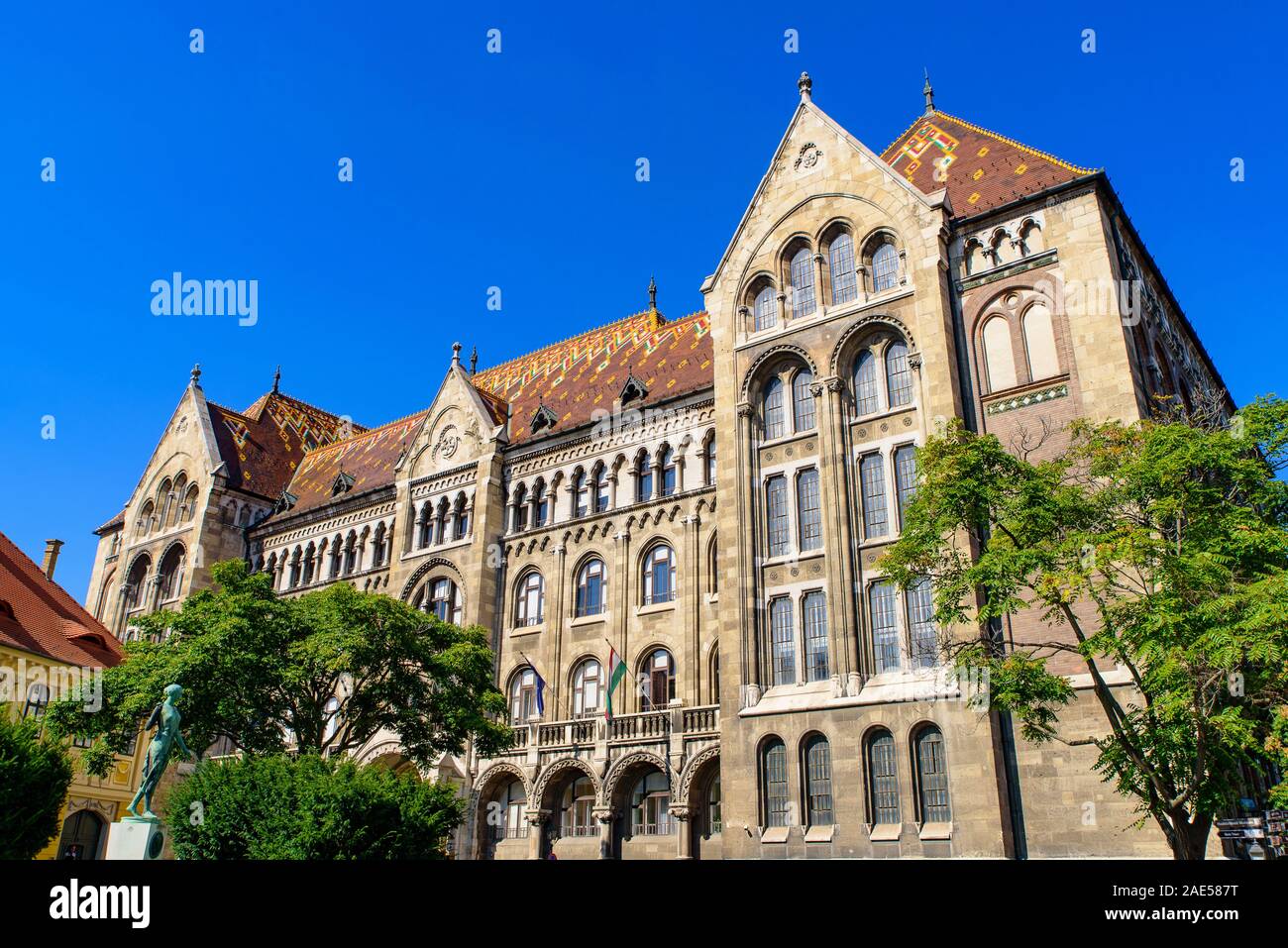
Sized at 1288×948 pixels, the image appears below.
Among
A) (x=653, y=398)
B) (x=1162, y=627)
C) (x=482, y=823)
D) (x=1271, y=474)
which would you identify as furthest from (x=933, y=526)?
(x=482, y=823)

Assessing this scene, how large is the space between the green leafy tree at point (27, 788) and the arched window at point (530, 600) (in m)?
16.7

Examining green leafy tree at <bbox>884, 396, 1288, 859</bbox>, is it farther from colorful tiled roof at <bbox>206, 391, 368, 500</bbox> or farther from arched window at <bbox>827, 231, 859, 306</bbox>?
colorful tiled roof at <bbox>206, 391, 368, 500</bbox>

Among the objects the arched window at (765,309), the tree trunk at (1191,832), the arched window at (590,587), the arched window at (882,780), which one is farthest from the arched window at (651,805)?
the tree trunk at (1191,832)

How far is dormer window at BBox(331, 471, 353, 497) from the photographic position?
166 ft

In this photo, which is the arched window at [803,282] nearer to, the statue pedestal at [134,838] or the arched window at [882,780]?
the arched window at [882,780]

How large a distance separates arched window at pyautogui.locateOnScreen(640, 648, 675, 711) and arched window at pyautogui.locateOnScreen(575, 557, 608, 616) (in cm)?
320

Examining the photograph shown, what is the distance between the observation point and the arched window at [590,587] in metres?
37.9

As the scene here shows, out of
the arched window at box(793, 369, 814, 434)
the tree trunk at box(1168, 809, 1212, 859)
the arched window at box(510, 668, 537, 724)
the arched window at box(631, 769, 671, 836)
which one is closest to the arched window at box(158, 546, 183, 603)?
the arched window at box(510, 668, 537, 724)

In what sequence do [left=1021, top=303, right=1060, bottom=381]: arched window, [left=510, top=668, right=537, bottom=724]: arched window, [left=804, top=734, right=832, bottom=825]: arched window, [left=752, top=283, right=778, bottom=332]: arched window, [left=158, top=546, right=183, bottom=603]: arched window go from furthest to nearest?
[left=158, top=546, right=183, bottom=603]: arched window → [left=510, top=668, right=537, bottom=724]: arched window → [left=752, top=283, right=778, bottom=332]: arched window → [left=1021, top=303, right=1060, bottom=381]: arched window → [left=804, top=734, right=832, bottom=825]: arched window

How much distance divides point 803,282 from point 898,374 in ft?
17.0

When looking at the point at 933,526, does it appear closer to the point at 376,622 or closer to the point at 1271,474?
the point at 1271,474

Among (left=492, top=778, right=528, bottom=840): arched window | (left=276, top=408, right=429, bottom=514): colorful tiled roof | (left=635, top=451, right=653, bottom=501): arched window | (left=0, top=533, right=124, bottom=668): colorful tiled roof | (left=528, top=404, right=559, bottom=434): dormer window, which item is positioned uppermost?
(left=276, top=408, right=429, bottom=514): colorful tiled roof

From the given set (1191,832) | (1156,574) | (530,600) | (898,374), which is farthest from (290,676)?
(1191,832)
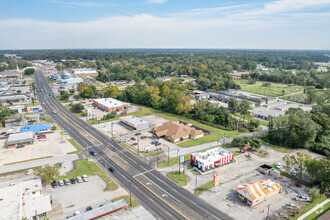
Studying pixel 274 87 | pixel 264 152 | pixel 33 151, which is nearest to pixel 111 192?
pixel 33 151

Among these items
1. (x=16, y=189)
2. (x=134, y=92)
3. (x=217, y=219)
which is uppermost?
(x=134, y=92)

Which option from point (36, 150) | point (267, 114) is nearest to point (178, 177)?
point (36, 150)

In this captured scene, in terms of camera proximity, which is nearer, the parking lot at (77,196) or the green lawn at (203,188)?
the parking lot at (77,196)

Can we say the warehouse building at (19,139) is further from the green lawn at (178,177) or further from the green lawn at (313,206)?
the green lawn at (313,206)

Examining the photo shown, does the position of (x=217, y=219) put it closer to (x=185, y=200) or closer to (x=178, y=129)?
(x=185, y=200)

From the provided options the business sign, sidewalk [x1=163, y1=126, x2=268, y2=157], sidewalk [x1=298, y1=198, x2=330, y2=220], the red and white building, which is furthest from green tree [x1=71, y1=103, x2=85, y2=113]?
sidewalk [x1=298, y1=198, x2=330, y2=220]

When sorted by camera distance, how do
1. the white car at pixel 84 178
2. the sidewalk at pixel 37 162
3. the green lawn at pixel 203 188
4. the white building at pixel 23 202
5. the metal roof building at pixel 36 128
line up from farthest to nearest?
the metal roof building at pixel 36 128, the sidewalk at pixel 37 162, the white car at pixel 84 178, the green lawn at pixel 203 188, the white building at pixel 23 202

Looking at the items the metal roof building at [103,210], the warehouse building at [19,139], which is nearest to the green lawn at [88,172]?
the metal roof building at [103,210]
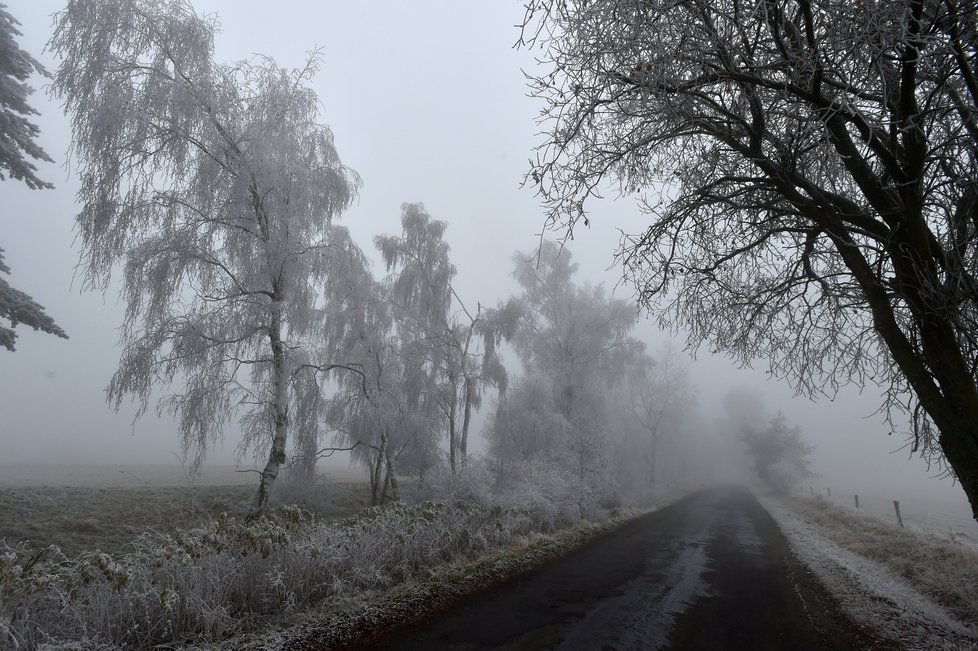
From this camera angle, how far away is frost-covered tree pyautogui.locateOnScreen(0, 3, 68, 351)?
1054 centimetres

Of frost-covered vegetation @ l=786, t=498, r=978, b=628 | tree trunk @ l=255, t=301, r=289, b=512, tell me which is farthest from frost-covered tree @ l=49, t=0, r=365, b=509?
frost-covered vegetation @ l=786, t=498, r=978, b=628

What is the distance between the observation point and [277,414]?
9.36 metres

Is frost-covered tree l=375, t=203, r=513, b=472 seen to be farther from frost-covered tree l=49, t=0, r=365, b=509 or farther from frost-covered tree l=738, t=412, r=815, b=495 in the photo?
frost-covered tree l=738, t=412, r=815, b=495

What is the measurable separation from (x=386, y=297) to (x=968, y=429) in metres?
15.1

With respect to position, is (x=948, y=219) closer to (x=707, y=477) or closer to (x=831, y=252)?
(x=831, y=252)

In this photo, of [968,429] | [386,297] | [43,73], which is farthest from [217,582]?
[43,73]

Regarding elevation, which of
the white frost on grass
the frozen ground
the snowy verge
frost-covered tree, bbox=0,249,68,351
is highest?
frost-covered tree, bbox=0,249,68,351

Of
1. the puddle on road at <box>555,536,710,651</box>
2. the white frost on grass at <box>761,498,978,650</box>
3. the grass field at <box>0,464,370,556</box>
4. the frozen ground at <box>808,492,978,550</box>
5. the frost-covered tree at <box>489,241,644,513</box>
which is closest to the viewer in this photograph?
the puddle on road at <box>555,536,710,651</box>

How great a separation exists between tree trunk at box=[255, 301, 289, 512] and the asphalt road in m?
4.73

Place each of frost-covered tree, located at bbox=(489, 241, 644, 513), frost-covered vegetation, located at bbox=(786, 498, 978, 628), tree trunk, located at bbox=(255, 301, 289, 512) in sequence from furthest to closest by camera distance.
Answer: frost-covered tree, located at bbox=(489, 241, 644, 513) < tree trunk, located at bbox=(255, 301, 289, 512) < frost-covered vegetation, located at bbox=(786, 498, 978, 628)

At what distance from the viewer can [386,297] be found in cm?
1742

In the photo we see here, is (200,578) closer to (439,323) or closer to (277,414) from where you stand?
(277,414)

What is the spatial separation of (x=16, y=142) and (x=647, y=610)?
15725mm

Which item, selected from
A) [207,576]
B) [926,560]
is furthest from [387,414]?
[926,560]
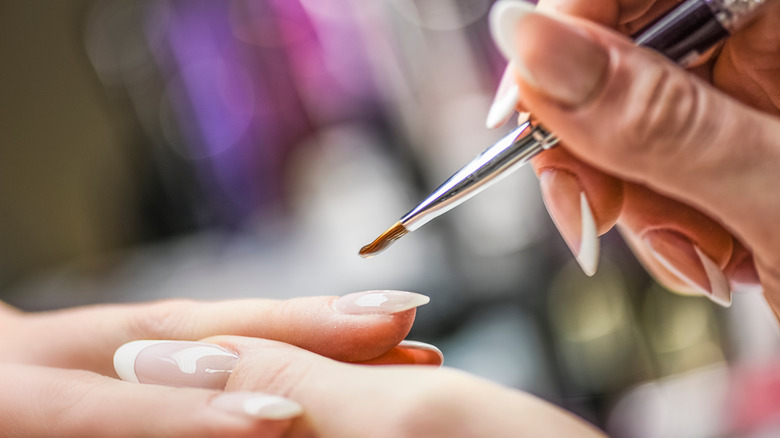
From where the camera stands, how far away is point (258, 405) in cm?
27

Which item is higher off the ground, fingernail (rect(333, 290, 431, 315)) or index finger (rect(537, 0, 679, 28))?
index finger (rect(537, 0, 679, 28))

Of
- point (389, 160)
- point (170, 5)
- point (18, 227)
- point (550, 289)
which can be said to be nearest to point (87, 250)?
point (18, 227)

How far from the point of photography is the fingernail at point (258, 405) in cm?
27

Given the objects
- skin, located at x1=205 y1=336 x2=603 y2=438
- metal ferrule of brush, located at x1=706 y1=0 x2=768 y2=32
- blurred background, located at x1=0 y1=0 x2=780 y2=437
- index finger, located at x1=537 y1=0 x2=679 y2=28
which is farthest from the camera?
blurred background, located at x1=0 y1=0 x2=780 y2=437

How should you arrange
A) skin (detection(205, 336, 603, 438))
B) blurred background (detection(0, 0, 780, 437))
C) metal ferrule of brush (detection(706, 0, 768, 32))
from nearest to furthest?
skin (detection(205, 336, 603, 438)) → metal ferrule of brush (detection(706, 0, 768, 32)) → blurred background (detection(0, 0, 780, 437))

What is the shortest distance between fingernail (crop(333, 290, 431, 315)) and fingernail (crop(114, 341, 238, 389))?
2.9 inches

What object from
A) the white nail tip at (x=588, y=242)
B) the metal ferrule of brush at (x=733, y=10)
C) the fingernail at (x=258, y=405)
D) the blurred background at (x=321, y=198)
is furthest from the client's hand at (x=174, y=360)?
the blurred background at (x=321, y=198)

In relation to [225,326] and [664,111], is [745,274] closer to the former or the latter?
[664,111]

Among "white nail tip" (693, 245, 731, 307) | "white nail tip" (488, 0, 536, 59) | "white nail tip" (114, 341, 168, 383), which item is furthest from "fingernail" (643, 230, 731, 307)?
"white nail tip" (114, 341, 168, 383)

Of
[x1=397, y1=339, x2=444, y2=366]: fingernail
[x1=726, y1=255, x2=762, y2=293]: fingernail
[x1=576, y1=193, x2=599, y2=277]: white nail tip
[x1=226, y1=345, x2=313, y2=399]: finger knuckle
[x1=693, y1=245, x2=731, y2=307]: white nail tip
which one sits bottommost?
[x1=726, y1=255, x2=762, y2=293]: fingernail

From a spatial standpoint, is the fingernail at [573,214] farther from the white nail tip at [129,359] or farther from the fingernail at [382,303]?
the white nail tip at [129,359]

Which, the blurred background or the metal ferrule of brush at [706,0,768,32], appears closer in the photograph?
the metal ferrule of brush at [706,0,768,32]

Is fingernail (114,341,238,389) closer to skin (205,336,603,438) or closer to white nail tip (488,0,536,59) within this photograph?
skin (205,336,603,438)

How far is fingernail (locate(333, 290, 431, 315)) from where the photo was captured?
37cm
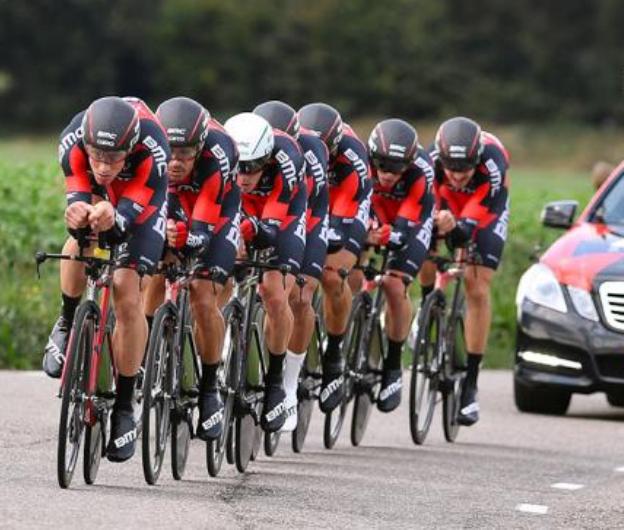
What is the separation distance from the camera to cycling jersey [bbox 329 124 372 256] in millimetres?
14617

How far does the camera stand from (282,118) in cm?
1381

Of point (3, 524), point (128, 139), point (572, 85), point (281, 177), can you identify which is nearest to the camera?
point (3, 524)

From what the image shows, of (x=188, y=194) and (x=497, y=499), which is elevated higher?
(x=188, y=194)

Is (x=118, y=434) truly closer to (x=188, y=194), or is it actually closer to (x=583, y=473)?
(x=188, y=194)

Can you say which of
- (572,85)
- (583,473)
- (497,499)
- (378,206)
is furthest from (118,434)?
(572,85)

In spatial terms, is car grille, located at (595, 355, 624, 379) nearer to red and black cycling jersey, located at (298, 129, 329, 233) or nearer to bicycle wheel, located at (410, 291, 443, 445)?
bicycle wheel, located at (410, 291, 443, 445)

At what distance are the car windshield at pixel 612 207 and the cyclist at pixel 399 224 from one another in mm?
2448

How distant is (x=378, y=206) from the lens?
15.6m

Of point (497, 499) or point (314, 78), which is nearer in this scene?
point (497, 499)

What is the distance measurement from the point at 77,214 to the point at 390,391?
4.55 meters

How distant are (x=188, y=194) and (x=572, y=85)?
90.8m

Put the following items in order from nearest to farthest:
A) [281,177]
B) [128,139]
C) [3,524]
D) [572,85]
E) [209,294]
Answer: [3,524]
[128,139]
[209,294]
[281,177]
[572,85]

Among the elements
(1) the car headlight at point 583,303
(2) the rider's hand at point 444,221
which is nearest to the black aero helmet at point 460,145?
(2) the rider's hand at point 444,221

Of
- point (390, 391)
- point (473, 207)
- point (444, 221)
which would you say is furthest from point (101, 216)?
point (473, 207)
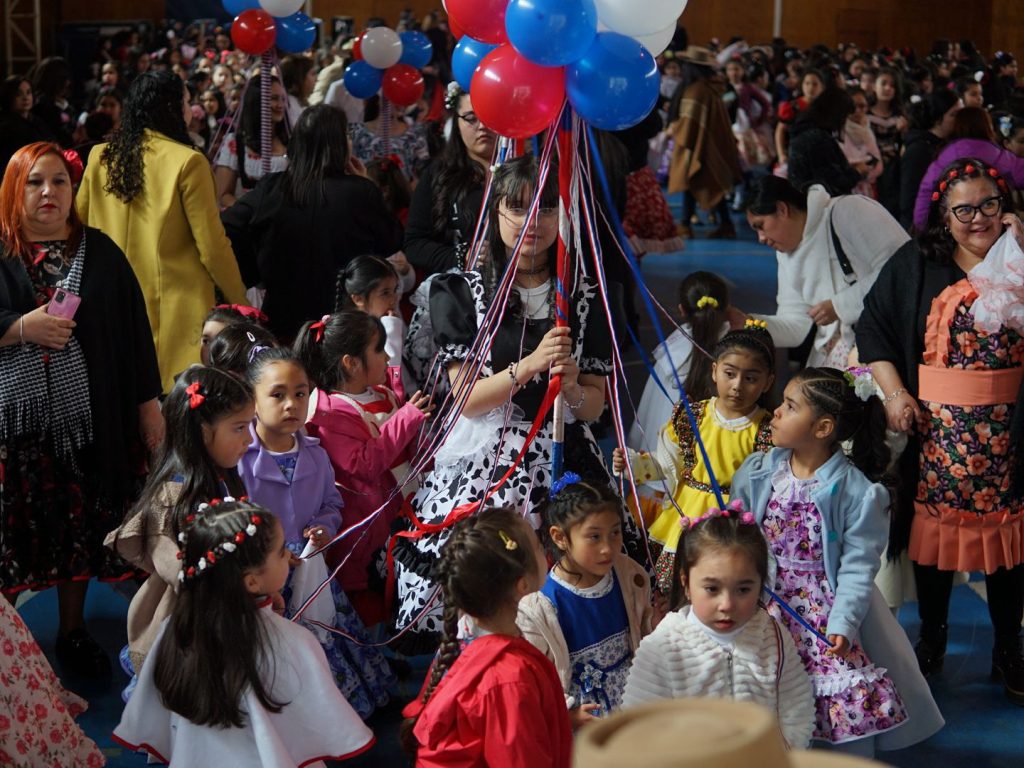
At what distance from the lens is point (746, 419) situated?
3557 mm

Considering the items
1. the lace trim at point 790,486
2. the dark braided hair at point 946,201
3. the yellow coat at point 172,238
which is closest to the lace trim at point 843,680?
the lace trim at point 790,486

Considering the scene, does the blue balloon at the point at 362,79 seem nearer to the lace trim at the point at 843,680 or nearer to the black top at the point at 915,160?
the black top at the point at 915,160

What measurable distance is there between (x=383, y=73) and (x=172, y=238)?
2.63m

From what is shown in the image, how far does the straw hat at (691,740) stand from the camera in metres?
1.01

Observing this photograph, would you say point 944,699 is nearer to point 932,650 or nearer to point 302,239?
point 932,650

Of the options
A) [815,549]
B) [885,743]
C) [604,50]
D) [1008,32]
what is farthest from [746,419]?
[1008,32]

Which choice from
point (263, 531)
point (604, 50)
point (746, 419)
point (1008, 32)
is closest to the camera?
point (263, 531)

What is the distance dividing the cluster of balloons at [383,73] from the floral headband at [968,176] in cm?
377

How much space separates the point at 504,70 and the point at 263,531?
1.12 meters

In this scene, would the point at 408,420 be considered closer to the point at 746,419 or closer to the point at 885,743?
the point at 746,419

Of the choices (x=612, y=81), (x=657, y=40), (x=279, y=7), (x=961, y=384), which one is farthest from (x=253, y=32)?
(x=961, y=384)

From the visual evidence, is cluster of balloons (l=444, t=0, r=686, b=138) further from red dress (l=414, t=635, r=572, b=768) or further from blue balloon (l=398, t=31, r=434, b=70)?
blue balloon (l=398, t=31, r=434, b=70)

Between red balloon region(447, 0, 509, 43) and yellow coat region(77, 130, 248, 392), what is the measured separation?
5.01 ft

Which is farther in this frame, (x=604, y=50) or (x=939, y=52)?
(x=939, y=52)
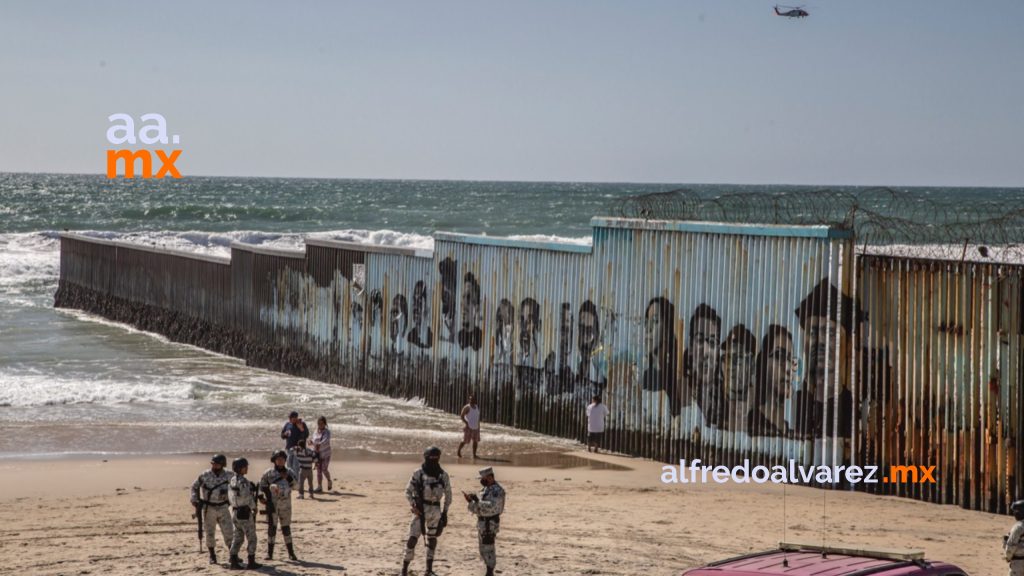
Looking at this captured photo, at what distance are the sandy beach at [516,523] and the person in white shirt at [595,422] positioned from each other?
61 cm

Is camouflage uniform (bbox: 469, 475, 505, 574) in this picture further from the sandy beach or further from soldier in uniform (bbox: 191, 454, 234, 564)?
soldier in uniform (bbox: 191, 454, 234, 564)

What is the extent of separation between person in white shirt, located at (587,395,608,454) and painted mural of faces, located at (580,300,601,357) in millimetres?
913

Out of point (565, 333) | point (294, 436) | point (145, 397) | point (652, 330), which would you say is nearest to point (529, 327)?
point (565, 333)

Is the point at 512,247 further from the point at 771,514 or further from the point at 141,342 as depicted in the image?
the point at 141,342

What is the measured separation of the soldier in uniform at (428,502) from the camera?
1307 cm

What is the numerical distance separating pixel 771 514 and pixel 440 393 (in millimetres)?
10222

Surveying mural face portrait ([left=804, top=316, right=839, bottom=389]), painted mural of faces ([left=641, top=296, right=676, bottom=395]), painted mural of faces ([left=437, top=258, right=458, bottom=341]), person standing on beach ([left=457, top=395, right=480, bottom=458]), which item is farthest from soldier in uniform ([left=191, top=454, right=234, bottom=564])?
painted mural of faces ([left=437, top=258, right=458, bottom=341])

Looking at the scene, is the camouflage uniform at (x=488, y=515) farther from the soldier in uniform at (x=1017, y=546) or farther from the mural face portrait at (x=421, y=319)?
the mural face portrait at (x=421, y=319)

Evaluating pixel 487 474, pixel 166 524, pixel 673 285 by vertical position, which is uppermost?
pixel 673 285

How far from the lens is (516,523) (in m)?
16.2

* * * *

■ Job
Can you turn everything from the line containing "Looking at the scene, is" down to the end of the rows into a JSON list of strings, one per line, skipping blank lines?

■ Task output
[
  "Looking at the scene, is the camouflage uniform at (x=488, y=515) farther from the soldier in uniform at (x=1017, y=546) or farther from the mural face portrait at (x=421, y=319)?",
  "the mural face portrait at (x=421, y=319)",
  "Evaluating pixel 487 474, pixel 166 524, pixel 673 285 by vertical position, which is uppermost?",
  "pixel 673 285",
  "How far from the lens is (516,523) (in m)?",
  "16.2"
]